Reporter: Yusuf Imam Santoso | Editor: Herlina Kartika Dewi
KONTAN.CO.ID - JAKARTA. Mulai 1 Januari 2020, pemerintah menetapkan kenaikan tarif cukai dengan rata-rata sekitar 23% dan menaikkan harga jual eceran atau harga banderol dengan rata-rata sekitar 35%. Kenaikan tarif cukai rokok ini dilakukan dengan mempertimbangkan berbagai indikator terkait fungsi dari pungutan cukai hasil tembakau.
Asal tahu saja, fungsi pengenaan cukai rokok adalah untuk pengendalian konsumsi rokok legal maupun ilegal, menjamin keberlangsungan industri dengan menjaga keseimbangan antara industri padat modal dan padat karya, dan untuk mengoptimalkan penerimaan negara.
Direktur Jenderal Bea dan Cukai Kementerian Keuangan Heru Pambudi mengatakan saat ini terdapat situasi dimana terjadi peningkatan prevalensi perokok secara global dari 32,8% menjadi 33,8%. Perokok pada usia anak dan remaja juga mengalami peningkatan dari 7,2% menjadi 9,1%, demikian halnya untuk perokok perempuan dari 1,3% menjadi 4,8%.
Akan tetapi, Heru menyadari bahwa sektor cukai rokok ini banyak keterkaitannya dengan sektor lainnya yaitu industri, tenaga kerja, dan petani baik petani tembakau maupun cengkeh. Oleh karenanya, pemerintah perlu mempertimbangkan semua sektor di atas dalam mengambil kebijakan cukai hasil tembakau.
Kata Heru kebijakan tarif cukai dan harga banderol tersebut telah mempertimbangkan beberapa hal, antara lain jenis hasil tembakau buatan mesin dan tangan, golongan pabrikan rokok besar, menengah, dan kecil.
Baca Juga: Tarif cukai rokok akan naik 23%, produsen tembakau iris dapat katalis positif
Kemudian jenis industri padat modal dan padat karya, asal bahan baku lokal dan impor.
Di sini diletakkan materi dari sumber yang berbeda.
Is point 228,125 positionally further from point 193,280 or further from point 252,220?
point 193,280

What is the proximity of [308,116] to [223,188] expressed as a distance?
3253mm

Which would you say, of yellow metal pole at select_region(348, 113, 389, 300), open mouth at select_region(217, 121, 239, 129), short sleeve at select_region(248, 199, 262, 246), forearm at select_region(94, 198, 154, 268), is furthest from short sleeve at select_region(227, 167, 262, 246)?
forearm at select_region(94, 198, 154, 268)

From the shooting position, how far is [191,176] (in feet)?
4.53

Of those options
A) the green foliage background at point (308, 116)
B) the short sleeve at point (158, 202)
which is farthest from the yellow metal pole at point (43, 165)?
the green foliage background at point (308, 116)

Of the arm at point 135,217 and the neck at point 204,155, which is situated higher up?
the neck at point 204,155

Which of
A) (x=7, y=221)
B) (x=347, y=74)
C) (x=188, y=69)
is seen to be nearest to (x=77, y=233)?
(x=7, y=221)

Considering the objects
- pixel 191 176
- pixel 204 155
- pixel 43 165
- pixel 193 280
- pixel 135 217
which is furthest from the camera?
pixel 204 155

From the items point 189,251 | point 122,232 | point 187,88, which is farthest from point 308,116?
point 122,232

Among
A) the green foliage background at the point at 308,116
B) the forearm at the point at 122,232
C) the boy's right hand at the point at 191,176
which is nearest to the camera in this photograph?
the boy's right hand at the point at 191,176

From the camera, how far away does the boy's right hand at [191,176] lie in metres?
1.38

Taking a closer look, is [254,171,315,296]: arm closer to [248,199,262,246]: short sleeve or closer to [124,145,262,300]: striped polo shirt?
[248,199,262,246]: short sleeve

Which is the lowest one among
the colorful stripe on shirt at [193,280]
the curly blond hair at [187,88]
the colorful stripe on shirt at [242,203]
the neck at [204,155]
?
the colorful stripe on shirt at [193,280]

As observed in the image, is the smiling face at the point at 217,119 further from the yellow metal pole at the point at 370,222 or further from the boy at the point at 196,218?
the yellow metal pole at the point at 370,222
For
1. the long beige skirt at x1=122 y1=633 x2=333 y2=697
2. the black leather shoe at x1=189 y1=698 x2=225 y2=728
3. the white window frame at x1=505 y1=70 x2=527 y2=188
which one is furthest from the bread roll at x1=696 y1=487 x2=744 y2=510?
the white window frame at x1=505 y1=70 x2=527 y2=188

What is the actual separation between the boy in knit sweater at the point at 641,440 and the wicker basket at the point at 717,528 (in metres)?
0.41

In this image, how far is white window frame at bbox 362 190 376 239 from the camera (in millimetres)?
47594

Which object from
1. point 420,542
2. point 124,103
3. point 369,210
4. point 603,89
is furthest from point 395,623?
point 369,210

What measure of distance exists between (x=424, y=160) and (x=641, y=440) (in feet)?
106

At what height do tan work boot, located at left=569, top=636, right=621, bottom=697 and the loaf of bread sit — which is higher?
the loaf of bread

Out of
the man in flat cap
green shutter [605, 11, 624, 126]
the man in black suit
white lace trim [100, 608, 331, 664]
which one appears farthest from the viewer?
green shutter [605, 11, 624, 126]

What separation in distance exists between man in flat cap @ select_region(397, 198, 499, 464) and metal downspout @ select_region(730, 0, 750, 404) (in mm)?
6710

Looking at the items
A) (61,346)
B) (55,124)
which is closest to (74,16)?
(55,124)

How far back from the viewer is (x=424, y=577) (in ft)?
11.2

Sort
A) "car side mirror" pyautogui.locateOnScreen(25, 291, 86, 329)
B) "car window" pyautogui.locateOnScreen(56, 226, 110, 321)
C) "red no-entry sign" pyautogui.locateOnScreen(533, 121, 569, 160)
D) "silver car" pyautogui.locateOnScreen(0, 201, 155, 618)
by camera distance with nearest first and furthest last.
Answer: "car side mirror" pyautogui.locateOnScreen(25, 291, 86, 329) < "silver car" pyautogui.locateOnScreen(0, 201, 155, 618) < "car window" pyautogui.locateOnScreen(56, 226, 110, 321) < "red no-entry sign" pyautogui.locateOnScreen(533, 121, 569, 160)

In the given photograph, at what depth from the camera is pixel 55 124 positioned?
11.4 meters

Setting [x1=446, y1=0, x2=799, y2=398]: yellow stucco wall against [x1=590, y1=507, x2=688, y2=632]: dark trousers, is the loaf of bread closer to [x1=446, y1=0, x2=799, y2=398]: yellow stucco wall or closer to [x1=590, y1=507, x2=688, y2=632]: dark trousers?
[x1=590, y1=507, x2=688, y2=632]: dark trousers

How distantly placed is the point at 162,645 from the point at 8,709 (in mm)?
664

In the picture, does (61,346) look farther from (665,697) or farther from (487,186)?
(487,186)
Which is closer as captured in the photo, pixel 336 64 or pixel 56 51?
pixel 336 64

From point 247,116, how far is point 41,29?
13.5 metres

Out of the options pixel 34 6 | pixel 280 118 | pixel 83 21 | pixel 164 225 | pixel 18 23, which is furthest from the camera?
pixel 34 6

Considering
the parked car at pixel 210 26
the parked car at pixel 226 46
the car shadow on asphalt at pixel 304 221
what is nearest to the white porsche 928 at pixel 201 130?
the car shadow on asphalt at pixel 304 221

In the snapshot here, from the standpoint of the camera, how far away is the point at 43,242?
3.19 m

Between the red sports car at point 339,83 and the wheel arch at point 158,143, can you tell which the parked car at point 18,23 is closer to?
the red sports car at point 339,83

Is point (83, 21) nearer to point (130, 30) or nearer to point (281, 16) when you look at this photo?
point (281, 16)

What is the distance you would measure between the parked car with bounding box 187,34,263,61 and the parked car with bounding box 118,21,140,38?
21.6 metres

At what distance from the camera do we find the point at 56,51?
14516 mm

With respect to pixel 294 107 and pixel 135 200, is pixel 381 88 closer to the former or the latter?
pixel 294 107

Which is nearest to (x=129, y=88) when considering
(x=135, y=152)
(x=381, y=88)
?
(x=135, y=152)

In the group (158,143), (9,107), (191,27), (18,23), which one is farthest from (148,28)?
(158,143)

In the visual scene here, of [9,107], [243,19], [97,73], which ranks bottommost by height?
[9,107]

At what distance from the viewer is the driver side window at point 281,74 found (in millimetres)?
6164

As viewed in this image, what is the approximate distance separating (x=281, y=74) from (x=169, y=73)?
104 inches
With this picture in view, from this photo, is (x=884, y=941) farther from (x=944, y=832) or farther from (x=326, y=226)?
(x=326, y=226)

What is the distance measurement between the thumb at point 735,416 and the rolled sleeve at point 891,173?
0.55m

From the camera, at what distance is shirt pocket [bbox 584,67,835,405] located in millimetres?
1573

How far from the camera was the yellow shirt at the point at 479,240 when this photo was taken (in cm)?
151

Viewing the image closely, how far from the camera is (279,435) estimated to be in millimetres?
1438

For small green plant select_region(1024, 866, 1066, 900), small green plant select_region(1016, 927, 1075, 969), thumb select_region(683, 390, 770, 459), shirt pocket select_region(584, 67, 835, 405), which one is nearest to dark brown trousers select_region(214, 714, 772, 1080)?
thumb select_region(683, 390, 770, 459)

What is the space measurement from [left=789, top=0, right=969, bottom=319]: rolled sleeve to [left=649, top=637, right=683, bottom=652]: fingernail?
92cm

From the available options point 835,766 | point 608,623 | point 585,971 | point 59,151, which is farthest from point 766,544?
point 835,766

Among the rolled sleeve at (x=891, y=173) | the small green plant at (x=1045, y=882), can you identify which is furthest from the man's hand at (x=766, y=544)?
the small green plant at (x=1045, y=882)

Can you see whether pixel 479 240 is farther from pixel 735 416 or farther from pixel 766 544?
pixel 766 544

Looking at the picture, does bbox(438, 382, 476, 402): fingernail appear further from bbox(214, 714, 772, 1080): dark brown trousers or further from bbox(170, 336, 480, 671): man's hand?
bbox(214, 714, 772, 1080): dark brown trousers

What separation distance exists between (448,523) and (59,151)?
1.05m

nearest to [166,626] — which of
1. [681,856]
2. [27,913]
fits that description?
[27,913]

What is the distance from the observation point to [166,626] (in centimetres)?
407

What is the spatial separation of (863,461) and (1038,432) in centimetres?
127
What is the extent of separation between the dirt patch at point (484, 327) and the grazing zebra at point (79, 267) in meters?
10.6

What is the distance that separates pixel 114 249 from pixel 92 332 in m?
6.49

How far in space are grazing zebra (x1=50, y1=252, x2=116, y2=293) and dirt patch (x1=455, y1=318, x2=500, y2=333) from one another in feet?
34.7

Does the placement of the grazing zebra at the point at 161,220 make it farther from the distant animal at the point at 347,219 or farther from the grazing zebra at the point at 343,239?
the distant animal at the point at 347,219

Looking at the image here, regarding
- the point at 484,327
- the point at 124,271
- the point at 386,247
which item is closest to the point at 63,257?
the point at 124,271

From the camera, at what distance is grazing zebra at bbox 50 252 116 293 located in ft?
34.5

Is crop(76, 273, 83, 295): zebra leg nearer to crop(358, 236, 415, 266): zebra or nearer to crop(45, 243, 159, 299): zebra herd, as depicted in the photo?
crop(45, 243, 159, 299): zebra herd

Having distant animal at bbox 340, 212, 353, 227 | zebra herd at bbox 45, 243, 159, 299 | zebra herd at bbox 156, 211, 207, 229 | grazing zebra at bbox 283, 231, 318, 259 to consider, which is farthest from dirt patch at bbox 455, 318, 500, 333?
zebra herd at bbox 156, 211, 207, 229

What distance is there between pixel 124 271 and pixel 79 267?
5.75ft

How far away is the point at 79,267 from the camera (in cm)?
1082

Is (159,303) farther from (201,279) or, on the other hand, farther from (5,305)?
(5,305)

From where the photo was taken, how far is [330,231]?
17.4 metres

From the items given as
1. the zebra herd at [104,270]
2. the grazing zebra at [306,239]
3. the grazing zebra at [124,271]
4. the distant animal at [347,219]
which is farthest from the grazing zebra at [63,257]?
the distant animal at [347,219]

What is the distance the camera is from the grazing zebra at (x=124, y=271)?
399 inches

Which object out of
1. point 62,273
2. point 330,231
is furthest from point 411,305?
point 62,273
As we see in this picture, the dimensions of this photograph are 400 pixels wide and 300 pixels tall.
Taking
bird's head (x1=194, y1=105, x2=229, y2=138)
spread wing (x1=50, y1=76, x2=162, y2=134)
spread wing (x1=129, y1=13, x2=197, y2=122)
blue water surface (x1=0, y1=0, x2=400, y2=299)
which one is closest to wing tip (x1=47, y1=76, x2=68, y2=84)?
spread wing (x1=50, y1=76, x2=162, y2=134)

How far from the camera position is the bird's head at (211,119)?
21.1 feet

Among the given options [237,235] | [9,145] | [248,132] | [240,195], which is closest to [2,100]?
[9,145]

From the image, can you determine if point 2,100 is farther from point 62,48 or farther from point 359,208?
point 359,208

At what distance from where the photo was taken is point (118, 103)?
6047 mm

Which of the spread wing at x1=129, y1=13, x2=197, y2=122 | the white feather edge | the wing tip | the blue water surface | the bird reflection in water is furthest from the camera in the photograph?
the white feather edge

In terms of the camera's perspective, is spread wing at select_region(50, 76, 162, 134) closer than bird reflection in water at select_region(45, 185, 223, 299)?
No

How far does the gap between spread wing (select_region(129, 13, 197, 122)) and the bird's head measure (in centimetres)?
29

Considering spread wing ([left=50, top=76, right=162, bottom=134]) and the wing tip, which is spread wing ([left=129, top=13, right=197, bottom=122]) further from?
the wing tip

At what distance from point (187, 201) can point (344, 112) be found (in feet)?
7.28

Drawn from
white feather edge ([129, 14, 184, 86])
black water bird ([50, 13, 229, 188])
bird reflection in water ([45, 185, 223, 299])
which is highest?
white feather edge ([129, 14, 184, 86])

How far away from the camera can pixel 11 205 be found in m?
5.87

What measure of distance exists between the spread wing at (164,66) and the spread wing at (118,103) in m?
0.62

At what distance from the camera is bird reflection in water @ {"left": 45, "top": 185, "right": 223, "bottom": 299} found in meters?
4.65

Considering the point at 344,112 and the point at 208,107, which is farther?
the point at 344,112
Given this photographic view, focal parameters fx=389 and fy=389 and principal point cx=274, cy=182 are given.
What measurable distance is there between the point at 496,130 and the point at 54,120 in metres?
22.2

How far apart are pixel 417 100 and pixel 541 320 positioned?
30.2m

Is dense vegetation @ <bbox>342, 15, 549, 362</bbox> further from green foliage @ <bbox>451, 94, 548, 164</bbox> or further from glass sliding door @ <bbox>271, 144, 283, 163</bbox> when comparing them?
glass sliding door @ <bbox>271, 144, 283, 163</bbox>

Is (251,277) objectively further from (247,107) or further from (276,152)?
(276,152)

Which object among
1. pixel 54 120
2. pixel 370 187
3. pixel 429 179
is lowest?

Secara prinsip, besaran kenaikan tarif dan harga banderol dikenakan secara berjenjang dimana tarif dan harga banderol sigaret kretek tangan lebih rendah daripada sigaret kretek mesin dan sigaret putih mesin.
“Untuk mengamankan kebijakan tersebut agar efektif di lapangan, pemerintah tetap dan terus berkomitmen untuk melakukan pengawasan dan penindakan atas pelanggaran di bidang cukai,” kata Heru dalam keterangan rilisnya, Jumat (13/9).
Berdasarkan survei yang dilakukan oleh lembaga independen (UGM), dalam tiga tahun terakhir Bea dan Cukai berhasil menekan peredaran rokok ilegal dari 12,1% menjadi 7% di tahun 2018. Untuk tahun 2019 diperkirakan akan berhasil ditekan menjadi 3%.
Heru meramal dengan adanya kebijakan kenaikan cukai ini dimungkinkan akan berpotensi meningkatkan peredaran rokok ilegal. Oleh sebab itu, kata dia perlu penguatan sinergi dengan TNI, Polri, PPATK, dan aparat penegak hukum lainnya dalam mencegah tumbuhnya kembali peredaran rokok ilegal.
Menurutnya penindakan di bidang cukai yang lebih intensif ini, selain diharapkan mampu menekan jumlah peredaran rokok ilegal di masyarakat juga dapat memberikan kepastian berusaha industri hasil tembakau. Sehingga terhindarnya masyarakat dari mengkonsumsi barang kena cukai ilegal, dan mencegah potensi kebocoran penerimaan negara dari peredaran rokok ilegal.
Baca Juga: Negara lain gencar ekstensifikasi cukai, bagaimana dengan Indonesia?
Catatan saja, fungsi dari pungutan cukai hasil tembakau adalah untuk pengendalian konsumsi rokok legal maupun ilegal, menjamin keberlangsungan industri dengan menjaga keseimbangan antara industri padat modal dan padat karya, dan untuk mengoptimalkan penerimaan negara.